- Raw data
******

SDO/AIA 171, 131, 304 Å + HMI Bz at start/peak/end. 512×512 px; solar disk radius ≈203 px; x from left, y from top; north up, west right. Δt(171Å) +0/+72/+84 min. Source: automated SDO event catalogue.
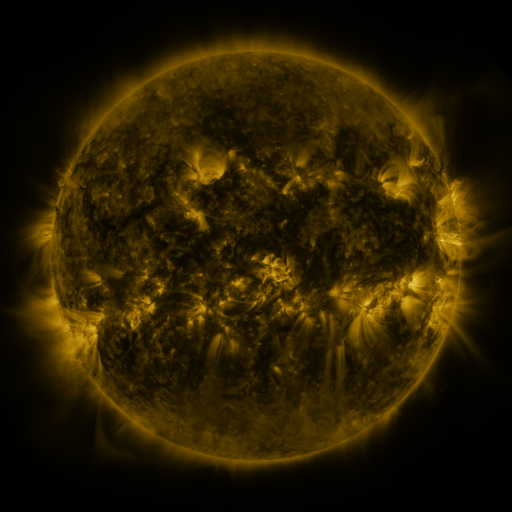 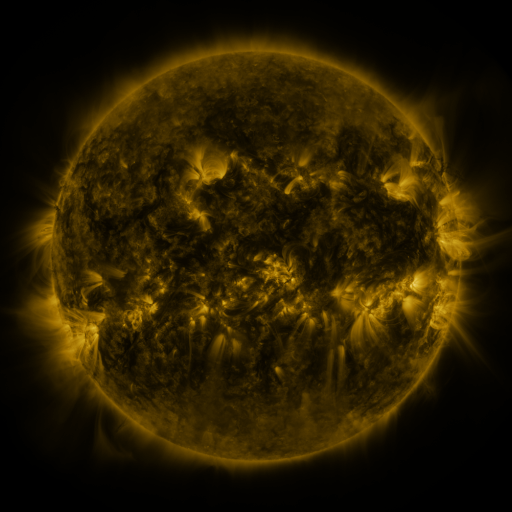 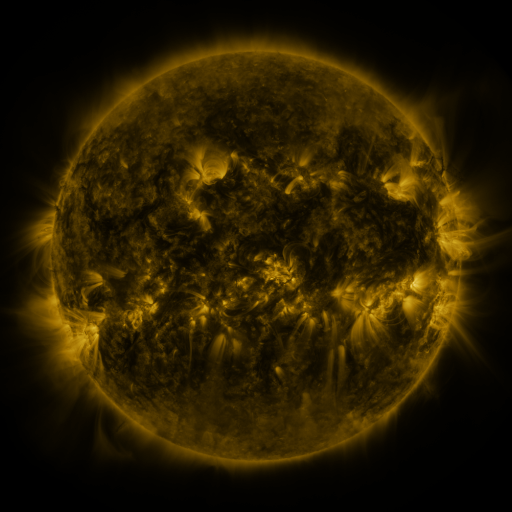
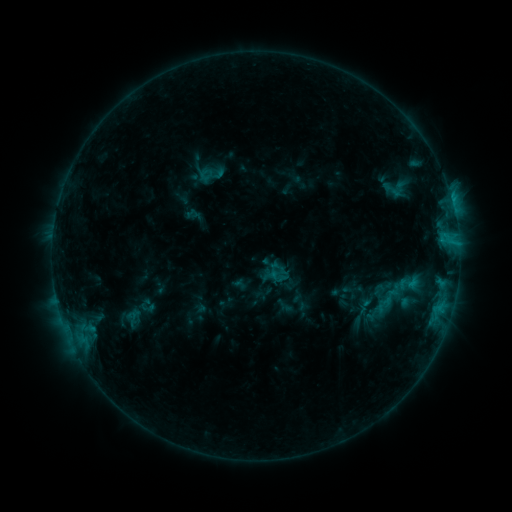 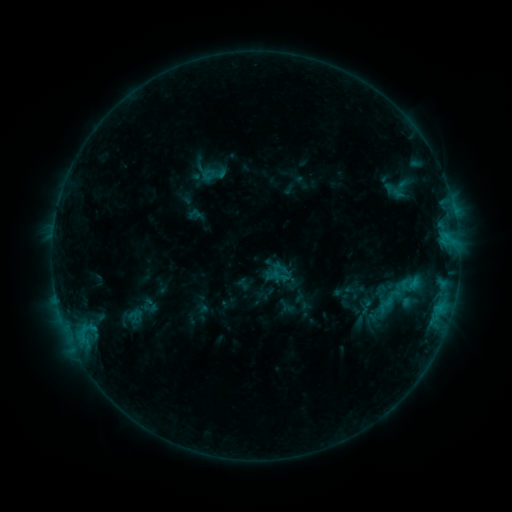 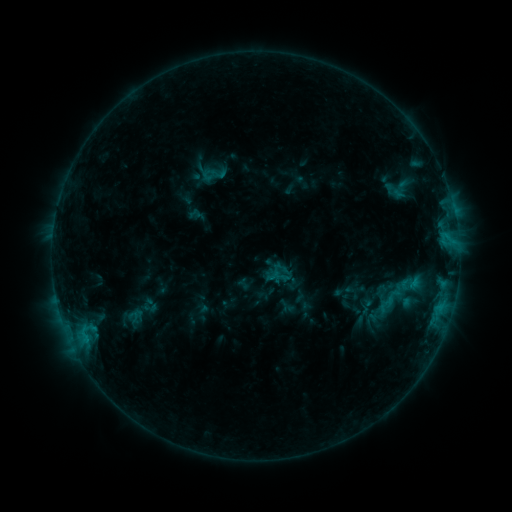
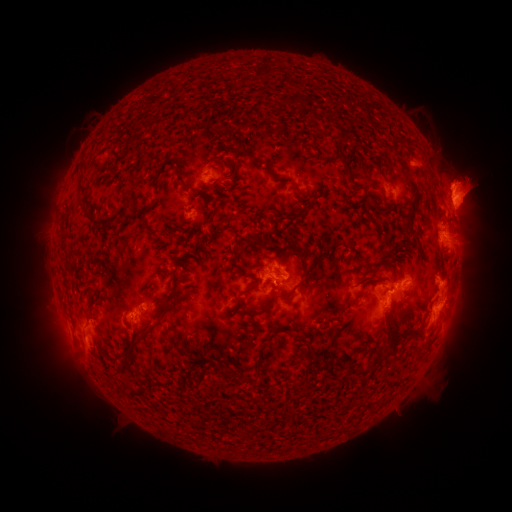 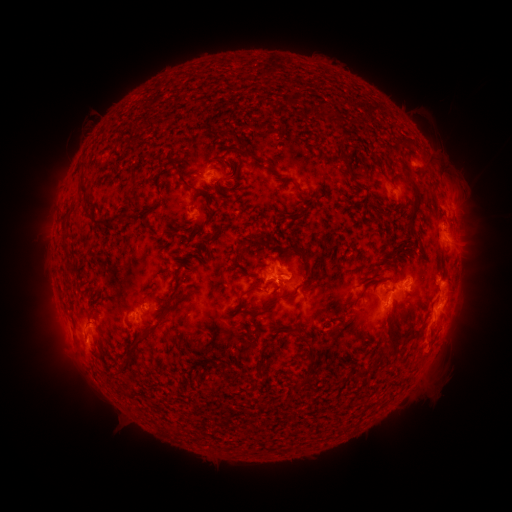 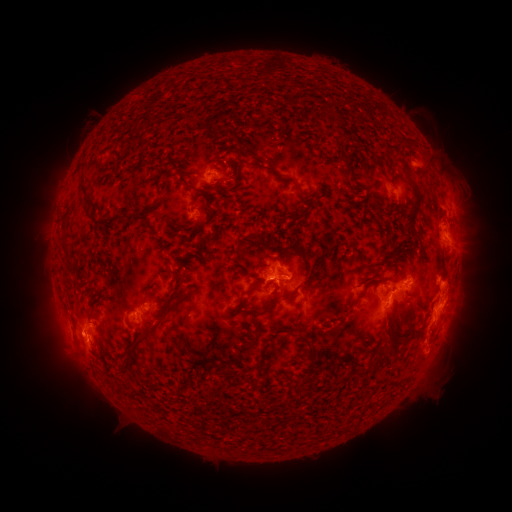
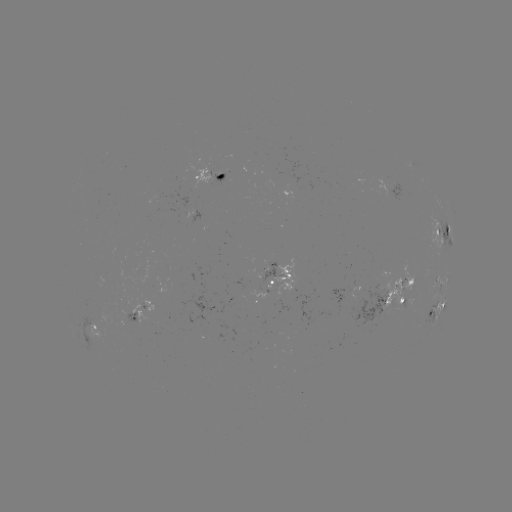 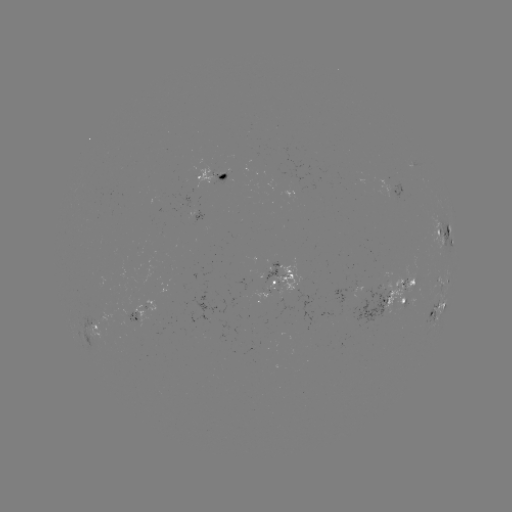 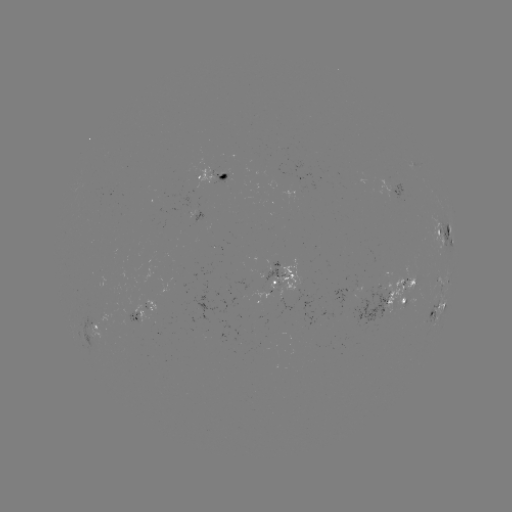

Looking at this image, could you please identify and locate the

******

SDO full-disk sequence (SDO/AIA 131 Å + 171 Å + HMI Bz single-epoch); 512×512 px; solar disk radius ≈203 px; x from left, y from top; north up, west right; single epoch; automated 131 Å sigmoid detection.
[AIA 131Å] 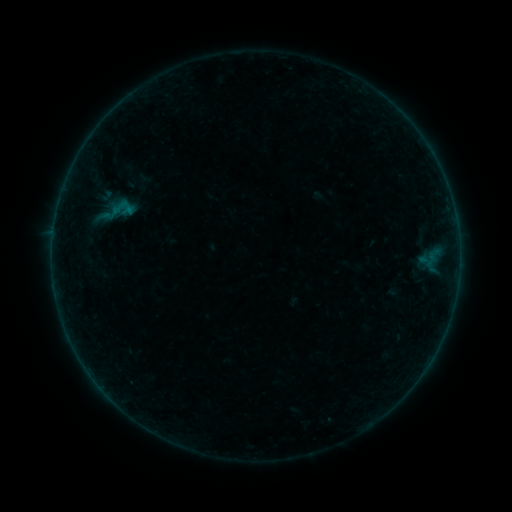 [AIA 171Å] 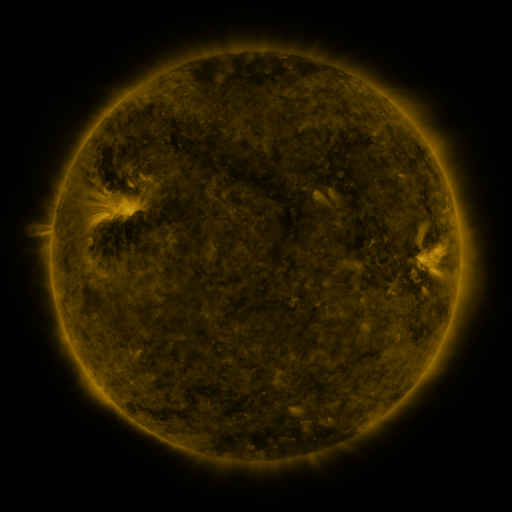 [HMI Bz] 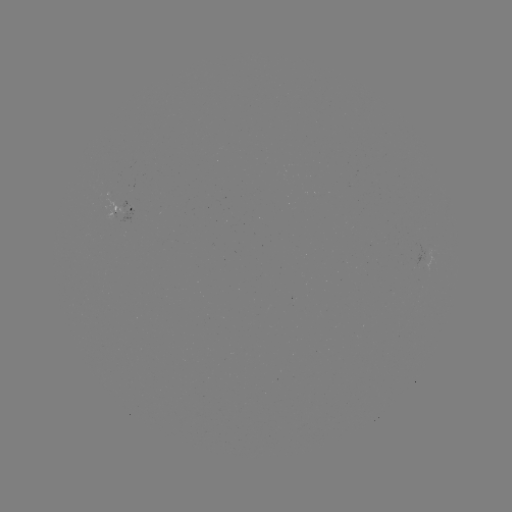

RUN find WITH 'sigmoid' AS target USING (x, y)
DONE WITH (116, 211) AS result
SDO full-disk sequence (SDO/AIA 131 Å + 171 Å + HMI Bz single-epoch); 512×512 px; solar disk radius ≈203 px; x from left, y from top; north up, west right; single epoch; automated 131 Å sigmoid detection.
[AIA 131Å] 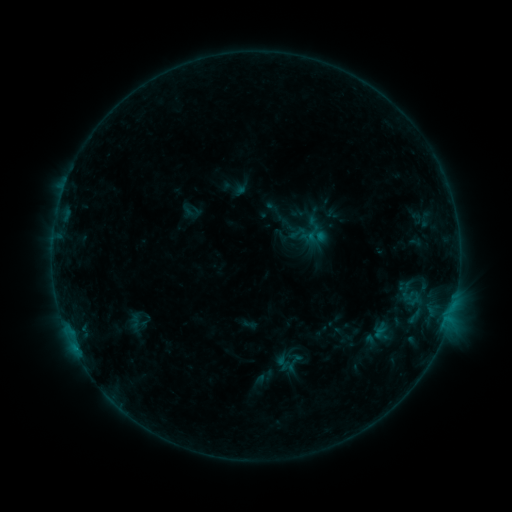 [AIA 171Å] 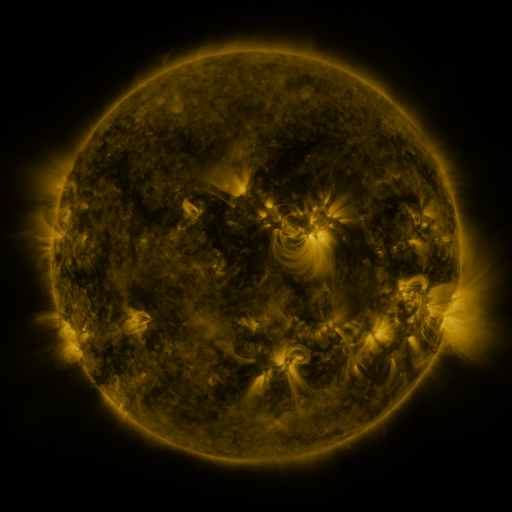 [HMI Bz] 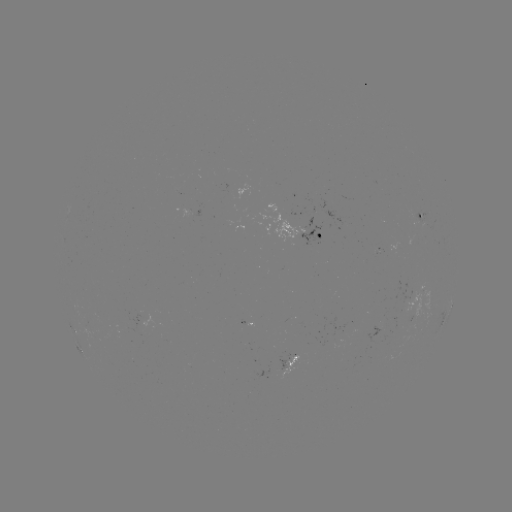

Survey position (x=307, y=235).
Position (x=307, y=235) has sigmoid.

******

- To be done
Please format the lines from the line with "SDO/AIA 171, 131, 304" to the line with "Looking at this" as a Markdown table with columns Row and Line, numbering each line and skipping blank ones. Leave the pictures out of your answer.

- Worked answer
| Row | Line |
|---|---|
| 1 | SDO/AIA 171, 131, 304 Å + HMI Bz at start/peak/end. 512×512 px; solar disk radius ≈203 px; x from left, y from top; north up, west right. Δt(171Å) +0/+72/+84 min. Source: automated SDO event catalogue. |
| 2 | Looking at this image, could you please identify and locate the |